To do
Skipping all pictures, print exactly the lines below from the one with "Lady Justicia holding" through the final line.

(Captioned web images)
________________________________________
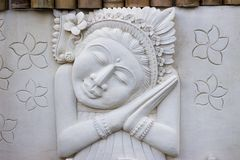 Sculpture of a balinese sleeping woman in silence stock photo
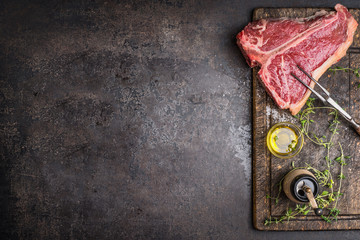 Raw T-bone Steak for grill or BBQ with meat fork and flavoring on aged cutting board and dark rustic metal background, top view, border Wall mural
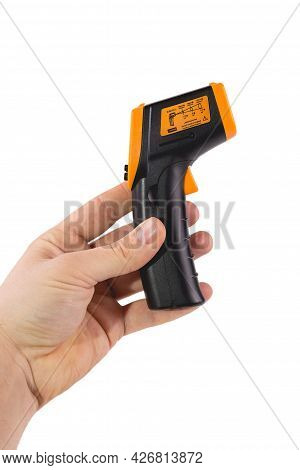 A Man Holds A Yellow-black Pyrometer. A Device For Non-contact Temperature Measurement. Studio Photo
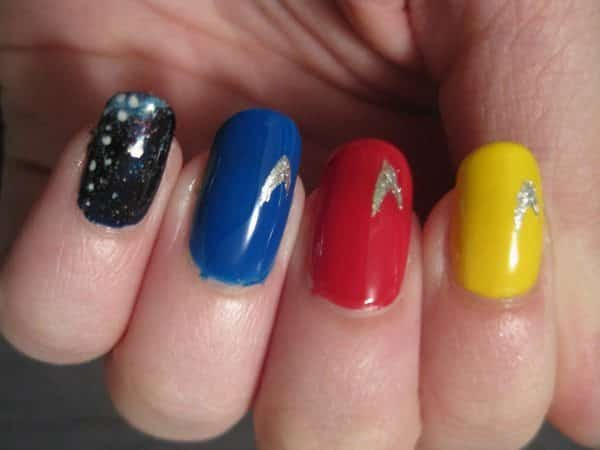 Red, Yellow, Blue Nails with Insignia and Single Milky Way Design Nail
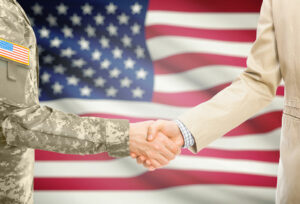 Military personnel shaking hands with a civilian business person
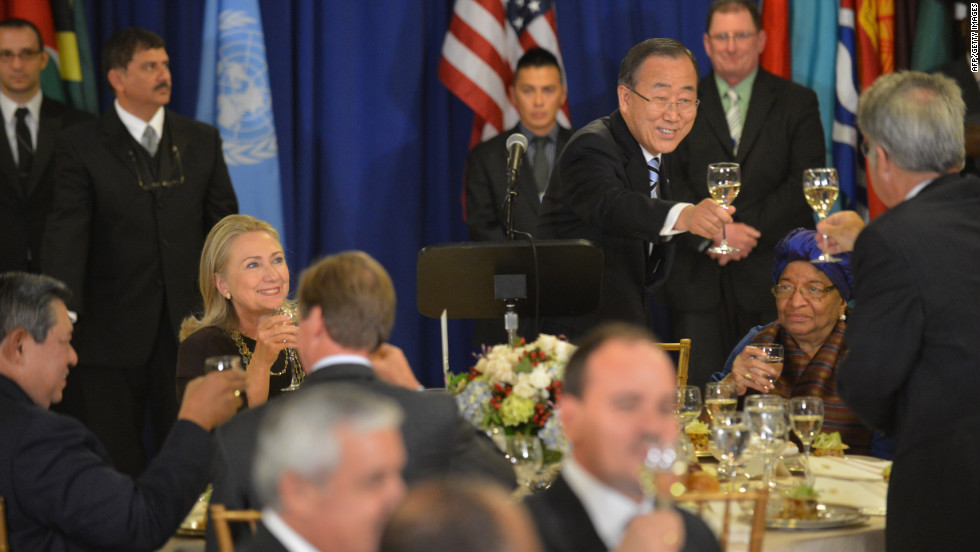 United Nations Secretary-General Ban Ki-moon, standing, makes a toast during a luncheon on Tuesday as U.S. Secretary of State Hillary Clinton, left, looks on.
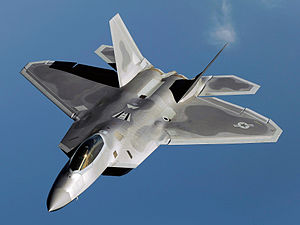 An F-22 Raptor flies over Kadena Air Base, Japan on a routine training mission in 2009.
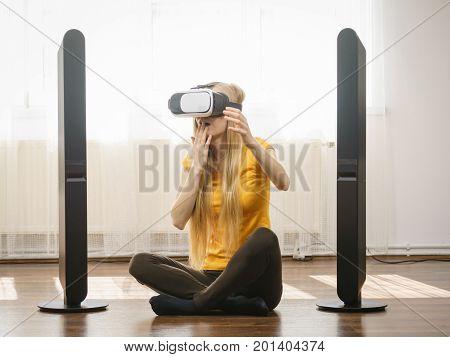 Girl Wearing Virtual Reality Goggles At Home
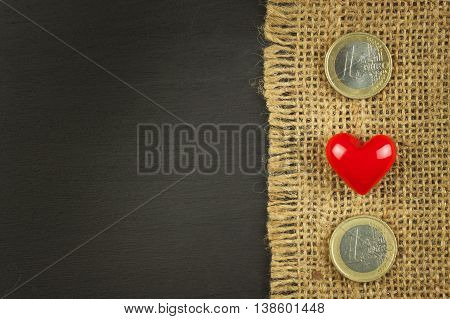 Old burlap on a black wooden board with valid euro coins.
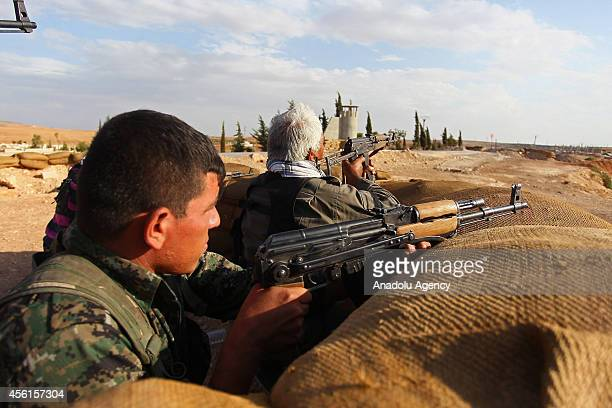 Fighters from People's Protection Units armed wing of Democratic Union Party take position behind piled sandbags in Ayn alArab district of Aleppo in...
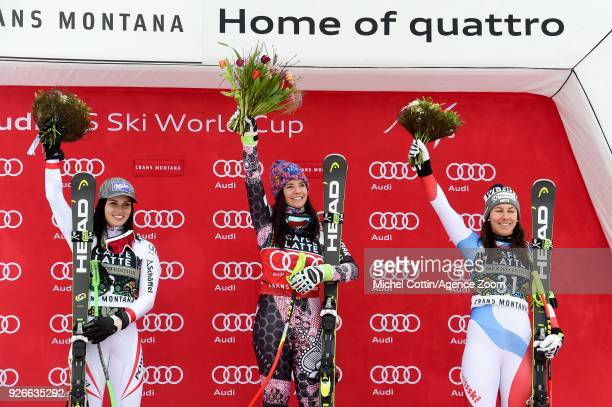 Anna Veith of Austria takes 2nd place Tina Weirather of Liechtenstein takes 1st place Wendy Holdener of Switzerland takes 3rd place during the Audi...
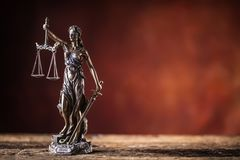 Lady Justicia holding sword and scale bronze figurine on wooden. Table stock photos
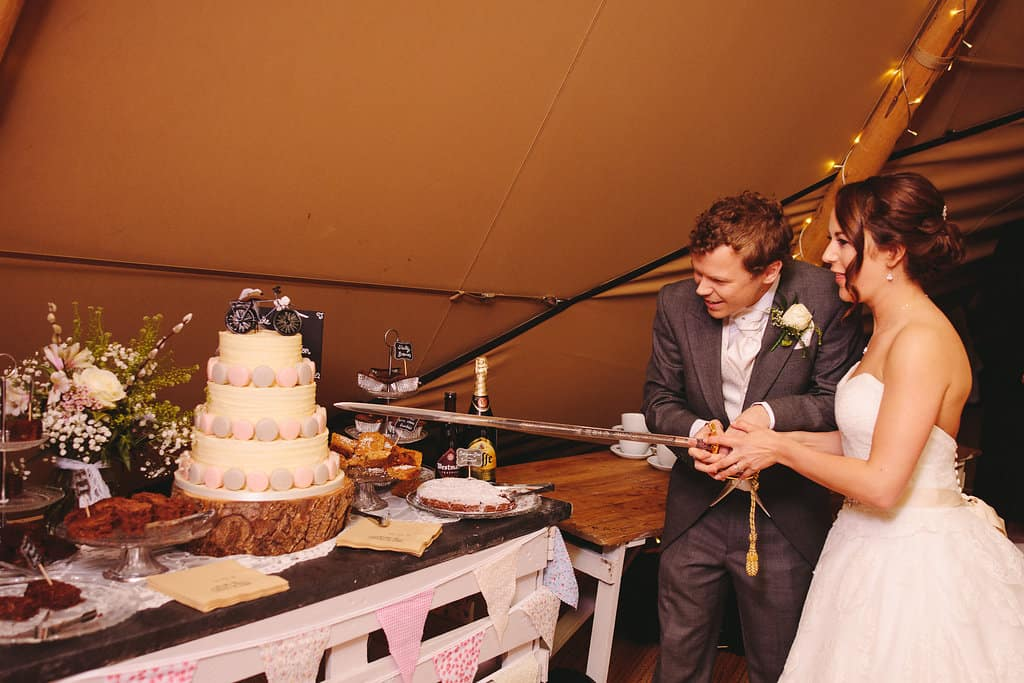 cake cutting - Sami Tipi Wedding by london-weddingphotographer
________________________________________
Response to this exercise
 Lady Justicia holding sword and scale bronze figurine on wooden. Table stock photos
 cake cutting - Sami Tipi Wedding by london-weddingphotographer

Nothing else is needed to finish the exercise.